Beneath this sentence is a set of records; write each of them out exactly.

* [MATERIAL PROVIDED]:
[START]

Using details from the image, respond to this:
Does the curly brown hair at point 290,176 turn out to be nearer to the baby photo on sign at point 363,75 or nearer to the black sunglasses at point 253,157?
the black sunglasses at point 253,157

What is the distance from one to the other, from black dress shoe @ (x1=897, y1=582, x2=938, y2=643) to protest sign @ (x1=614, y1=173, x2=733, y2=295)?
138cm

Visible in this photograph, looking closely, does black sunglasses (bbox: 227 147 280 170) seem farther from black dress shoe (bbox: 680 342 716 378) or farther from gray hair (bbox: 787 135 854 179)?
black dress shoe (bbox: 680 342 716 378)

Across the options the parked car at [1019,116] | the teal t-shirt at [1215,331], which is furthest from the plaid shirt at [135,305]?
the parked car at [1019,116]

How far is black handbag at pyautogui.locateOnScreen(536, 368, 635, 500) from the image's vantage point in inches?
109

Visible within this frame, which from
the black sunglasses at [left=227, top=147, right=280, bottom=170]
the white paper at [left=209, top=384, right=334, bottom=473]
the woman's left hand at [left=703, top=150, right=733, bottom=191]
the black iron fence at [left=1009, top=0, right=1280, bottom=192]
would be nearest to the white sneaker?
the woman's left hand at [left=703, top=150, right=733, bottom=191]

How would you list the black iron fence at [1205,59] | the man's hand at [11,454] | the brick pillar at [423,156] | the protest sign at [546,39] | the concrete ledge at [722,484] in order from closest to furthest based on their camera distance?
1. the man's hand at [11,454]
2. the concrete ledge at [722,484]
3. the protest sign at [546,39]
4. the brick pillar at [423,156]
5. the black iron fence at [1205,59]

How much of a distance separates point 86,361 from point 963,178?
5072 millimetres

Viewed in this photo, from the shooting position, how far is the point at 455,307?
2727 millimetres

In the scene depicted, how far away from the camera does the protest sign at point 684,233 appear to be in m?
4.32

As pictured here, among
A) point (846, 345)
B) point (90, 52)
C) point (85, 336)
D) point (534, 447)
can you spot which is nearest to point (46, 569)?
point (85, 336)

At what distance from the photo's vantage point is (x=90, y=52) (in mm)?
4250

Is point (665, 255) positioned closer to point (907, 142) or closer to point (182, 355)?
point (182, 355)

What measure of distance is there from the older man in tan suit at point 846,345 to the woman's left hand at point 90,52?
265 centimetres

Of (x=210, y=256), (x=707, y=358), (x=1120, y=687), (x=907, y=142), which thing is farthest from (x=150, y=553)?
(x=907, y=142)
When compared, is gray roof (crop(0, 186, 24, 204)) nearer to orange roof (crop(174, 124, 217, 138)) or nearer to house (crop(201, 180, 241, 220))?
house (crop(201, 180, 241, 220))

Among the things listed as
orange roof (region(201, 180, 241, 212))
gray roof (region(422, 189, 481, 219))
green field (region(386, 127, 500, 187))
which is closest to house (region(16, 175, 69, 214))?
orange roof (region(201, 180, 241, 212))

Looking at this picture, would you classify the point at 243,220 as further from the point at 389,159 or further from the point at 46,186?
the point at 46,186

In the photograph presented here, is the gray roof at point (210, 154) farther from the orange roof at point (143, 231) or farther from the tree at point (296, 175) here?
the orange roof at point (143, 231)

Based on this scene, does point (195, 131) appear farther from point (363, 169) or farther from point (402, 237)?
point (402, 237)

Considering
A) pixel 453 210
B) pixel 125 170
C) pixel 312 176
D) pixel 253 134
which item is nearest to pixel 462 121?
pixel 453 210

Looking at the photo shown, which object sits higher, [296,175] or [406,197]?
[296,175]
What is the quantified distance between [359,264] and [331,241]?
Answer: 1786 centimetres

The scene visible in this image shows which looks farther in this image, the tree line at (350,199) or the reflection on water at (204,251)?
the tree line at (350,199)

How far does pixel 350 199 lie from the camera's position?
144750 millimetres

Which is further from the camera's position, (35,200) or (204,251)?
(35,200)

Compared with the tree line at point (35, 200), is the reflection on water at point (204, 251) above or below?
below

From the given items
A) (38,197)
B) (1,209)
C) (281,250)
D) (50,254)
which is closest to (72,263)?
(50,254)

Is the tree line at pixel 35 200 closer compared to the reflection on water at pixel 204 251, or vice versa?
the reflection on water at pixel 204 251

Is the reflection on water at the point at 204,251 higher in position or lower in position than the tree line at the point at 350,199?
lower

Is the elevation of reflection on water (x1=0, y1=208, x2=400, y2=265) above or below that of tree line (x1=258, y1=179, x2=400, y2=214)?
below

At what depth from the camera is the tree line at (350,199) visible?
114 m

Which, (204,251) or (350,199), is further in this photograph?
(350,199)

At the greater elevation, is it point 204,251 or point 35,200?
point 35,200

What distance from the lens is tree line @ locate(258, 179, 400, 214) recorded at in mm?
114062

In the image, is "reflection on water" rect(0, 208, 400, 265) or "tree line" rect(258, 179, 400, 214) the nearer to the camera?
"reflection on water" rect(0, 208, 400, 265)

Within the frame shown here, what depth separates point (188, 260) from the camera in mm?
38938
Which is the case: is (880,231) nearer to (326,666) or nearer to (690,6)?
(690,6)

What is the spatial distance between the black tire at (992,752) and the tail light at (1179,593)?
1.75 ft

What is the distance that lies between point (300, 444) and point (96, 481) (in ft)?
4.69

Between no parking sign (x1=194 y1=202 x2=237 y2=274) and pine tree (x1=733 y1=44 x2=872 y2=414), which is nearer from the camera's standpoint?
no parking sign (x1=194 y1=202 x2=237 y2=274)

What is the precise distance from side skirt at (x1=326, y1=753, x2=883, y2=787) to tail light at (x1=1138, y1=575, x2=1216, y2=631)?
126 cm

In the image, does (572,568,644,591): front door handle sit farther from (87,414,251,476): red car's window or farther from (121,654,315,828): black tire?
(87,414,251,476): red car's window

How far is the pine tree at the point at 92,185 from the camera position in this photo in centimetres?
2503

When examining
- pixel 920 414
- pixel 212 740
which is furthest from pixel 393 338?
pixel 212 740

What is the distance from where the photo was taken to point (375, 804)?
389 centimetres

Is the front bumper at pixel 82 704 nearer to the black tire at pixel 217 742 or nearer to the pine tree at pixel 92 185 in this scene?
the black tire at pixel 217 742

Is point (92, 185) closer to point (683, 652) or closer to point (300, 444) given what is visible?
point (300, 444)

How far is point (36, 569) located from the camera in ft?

[END]

* [FULL SOLUTION]:
Using details from the image, respond to this:
Does the curly brown hair at point 290,176 turn out to be nearer to the baby photo on sign at point 363,75 or nearer to the black sunglasses at point 253,157?
the black sunglasses at point 253,157

What is the distance from one to the other, from black dress shoe @ (x1=897, y1=582, x2=938, y2=643) to protest sign @ (x1=614, y1=173, x2=733, y2=295)?
138cm

Visible in this photograph, looking closely, does black sunglasses (bbox: 227 147 280 170) seem farther from black dress shoe (bbox: 680 342 716 378) or farther from gray hair (bbox: 787 135 854 179)?
black dress shoe (bbox: 680 342 716 378)

Across the options the parked car at [1019,116] | the teal t-shirt at [1215,331], which is furthest from the plaid shirt at [135,305]?
the parked car at [1019,116]

How far is black handbag at pyautogui.locateOnScreen(536, 368, 635, 500) from the image's vantage point in inches?
109

Visible within this frame, which from
the black sunglasses at [left=227, top=147, right=280, bottom=170]
the white paper at [left=209, top=384, right=334, bottom=473]
the woman's left hand at [left=703, top=150, right=733, bottom=191]
the black iron fence at [left=1009, top=0, right=1280, bottom=192]
would be nearest to the white sneaker?
the woman's left hand at [left=703, top=150, right=733, bottom=191]

How would you list the black iron fence at [1205,59] | the man's hand at [11,454] | the brick pillar at [423,156] | the protest sign at [546,39] | the concrete ledge at [722,484] in order from closest to furthest based on their camera distance?
1. the man's hand at [11,454]
2. the concrete ledge at [722,484]
3. the protest sign at [546,39]
4. the brick pillar at [423,156]
5. the black iron fence at [1205,59]

How much of a distance separates point 86,361 from point 963,178?
5072 millimetres

Viewed in this photo, from the shooting position, how far is the point at 455,307?
2727 millimetres

In the scene depicted, how far away from the camera does the protest sign at point 684,233 appear to be in m?
4.32

As pictured here, among
A) point (846, 345)
B) point (90, 52)
C) point (85, 336)
D) point (534, 447)
can you spot which is nearest to point (46, 569)?
point (85, 336)

At what distance from the photo's vantage point is (x=90, y=52) (in mm)?
4250

Is point (665, 255) positioned closer to point (907, 142) or closer to point (182, 355)?
point (182, 355)

What measure of distance is there from the older man in tan suit at point 846,345 to the woman's left hand at point 90,52?
265 centimetres

Of (x=210, y=256), (x=707, y=358), (x=1120, y=687), (x=907, y=142), which thing is farthest from (x=150, y=553)?
(x=907, y=142)
When compared, is gray roof (crop(0, 186, 24, 204)) nearer to orange roof (crop(174, 124, 217, 138)) or nearer to house (crop(201, 180, 241, 220))?
house (crop(201, 180, 241, 220))

Among the things listed as
orange roof (region(201, 180, 241, 212))
gray roof (region(422, 189, 481, 219))
green field (region(386, 127, 500, 187))
which is closest to house (region(16, 175, 69, 214))?
orange roof (region(201, 180, 241, 212))

Looking at this picture, would you classify the point at 243,220 as further from the point at 389,159 or further from the point at 46,186?
the point at 46,186

In the photograph presented here, is the gray roof at point (210, 154) farther from the orange roof at point (143, 231) or farther from the tree at point (296, 175) here?
the orange roof at point (143, 231)

Based on this scene, does point (195, 131) appear farther from point (363, 169) or farther from point (402, 237)?
point (402, 237)

Considering
A) pixel 453 210
B) pixel 125 170
C) pixel 312 176
D) pixel 253 134
which item is nearest to pixel 462 121?
pixel 453 210

Looking at the photo shown, which object sits higher, [296,175] or [406,197]?
[296,175]
What is the quantified distance between [359,264] and [331,241]?
Answer: 1786 centimetres

The scene visible in this image shows which looks farther in this image, the tree line at (350,199) or the reflection on water at (204,251)?
the tree line at (350,199)

How far does pixel 350 199 lie from the camera's position?
144750 millimetres

Which is further from the camera's position, (35,200) or (204,251)?
(35,200)

Compared with the tree line at point (35, 200), is the reflection on water at point (204, 251) above or below?
below

From the given items
A) (38,197)
B) (1,209)
C) (281,250)
D) (50,254)
which is closest to (72,263)?
(50,254)

Is the tree line at pixel 35 200 closer compared to the reflection on water at pixel 204 251, or vice versa?
the reflection on water at pixel 204 251

Is the reflection on water at the point at 204,251 higher in position or lower in position than the tree line at the point at 350,199?
lower

Is the elevation of reflection on water (x1=0, y1=208, x2=400, y2=265) above or below that of tree line (x1=258, y1=179, x2=400, y2=214)?
below

At what depth from the camera is the tree line at (350,199) visible?
114 m

Which, (204,251) or (350,199), is further in this photograph?
(350,199)

At the greater elevation, is it point 204,251 or point 35,200?
point 35,200

What distance from the lens is tree line @ locate(258, 179, 400, 214) recorded at in mm?
114062

In the image, is "reflection on water" rect(0, 208, 400, 265) or "tree line" rect(258, 179, 400, 214) the nearer to the camera?
"reflection on water" rect(0, 208, 400, 265)

Within the frame shown here, what depth separates point (188, 260) from the camera in mm?
38938
Which is the case: is (880,231) nearer to (326,666) or nearer to (690,6)?
(690,6)

What is the spatial distance between the black tire at (992,752) and the tail light at (1179,593)?
1.75 ft

What is the distance that lies between point (300, 444) and point (96, 481) (in ft)?
4.69

Between no parking sign (x1=194 y1=202 x2=237 y2=274) and pine tree (x1=733 y1=44 x2=872 y2=414), which is nearer from the camera's standpoint?
no parking sign (x1=194 y1=202 x2=237 y2=274)

What is the precise distance from side skirt at (x1=326, y1=753, x2=883, y2=787) to tail light at (x1=1138, y1=575, x2=1216, y2=631)?
126 cm

In the image, does (572,568,644,591): front door handle sit farther from (87,414,251,476): red car's window or farther from (121,654,315,828): black tire?
(87,414,251,476): red car's window

How far is the pine tree at the point at 92,185 from the camera position in this photo in centimetres?
2503

When examining
- pixel 920 414
- pixel 212 740
which is furthest from pixel 393 338?
pixel 212 740

What is the distance from where the photo was taken to point (375, 804)?
389 centimetres

Is the front bumper at pixel 82 704 nearer to the black tire at pixel 217 742 or nearer to the pine tree at pixel 92 185 in this scene?
the black tire at pixel 217 742

Is point (92, 185) closer to point (683, 652) or closer to point (300, 444) given what is visible?
point (300, 444)

How far is point (36, 569) located from the camera in ft?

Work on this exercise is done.